Thomas, die ook bestuurslid is bij sectororganisaties Artemis en Agrodis, herkent dat beeld dat bij aanpassingen in gewasbescherming de teelt ook duurder kan worden. "Toch is dat niet altijd zo, zeker niet als je mét goede data kunt werken." Bij precisie-gewasbescherming is het mogelijk om slechts een specifieke hoek van de kas te behandelen met een gewasbeschermingsmiddel, in plaats van de gehele kas.
Data
Voor precisie-gewasbescherming is betrouwbare data essentieel. Van goede data kan de sector ook leren. Met het omzetten van data naar waarde zit de sector nog wel in de beginnende fase, merkt Thomas. "Wij merken dat er nog vaak een tekort is aan goede data om stappen te kunnen zetten met digitale gewasbescherming. Er is aanzienlijk meer data nodig om effectief te kunnen sturen in de teelt."

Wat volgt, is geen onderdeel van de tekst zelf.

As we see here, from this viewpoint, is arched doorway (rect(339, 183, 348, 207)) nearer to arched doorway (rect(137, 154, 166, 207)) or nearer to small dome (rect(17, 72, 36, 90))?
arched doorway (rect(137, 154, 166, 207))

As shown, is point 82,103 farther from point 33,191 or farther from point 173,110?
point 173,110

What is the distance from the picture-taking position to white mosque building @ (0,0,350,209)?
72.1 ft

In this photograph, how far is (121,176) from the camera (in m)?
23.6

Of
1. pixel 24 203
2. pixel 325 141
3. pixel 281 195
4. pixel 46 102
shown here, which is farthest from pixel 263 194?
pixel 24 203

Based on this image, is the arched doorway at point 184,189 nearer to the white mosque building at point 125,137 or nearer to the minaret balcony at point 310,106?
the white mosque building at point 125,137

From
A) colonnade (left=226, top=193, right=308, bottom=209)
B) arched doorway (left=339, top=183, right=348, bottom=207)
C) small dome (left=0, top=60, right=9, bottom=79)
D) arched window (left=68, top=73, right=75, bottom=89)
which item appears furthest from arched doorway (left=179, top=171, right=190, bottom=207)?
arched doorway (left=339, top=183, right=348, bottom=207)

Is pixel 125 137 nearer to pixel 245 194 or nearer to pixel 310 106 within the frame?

Royal Brinkman introduceerde dit voorjaar ook het digitale data-analyseplatform Auxin. Met het platform wordt het mogelijk verbanden te leggen tussen datamodules, en tussen tot nu toe vaak nog versnipperde data. De eerste telers zijn dit jaar met Auxin gestart.
Data verzamelen kost tijd, realiseert Thomas zich. De telers die met Auxin zijn gaan werken, werkten al met de app MyScout. De app is een alternatief voor het traditionele kladblok en de papieren opdracht voor de gewasbeschermingsspecialist.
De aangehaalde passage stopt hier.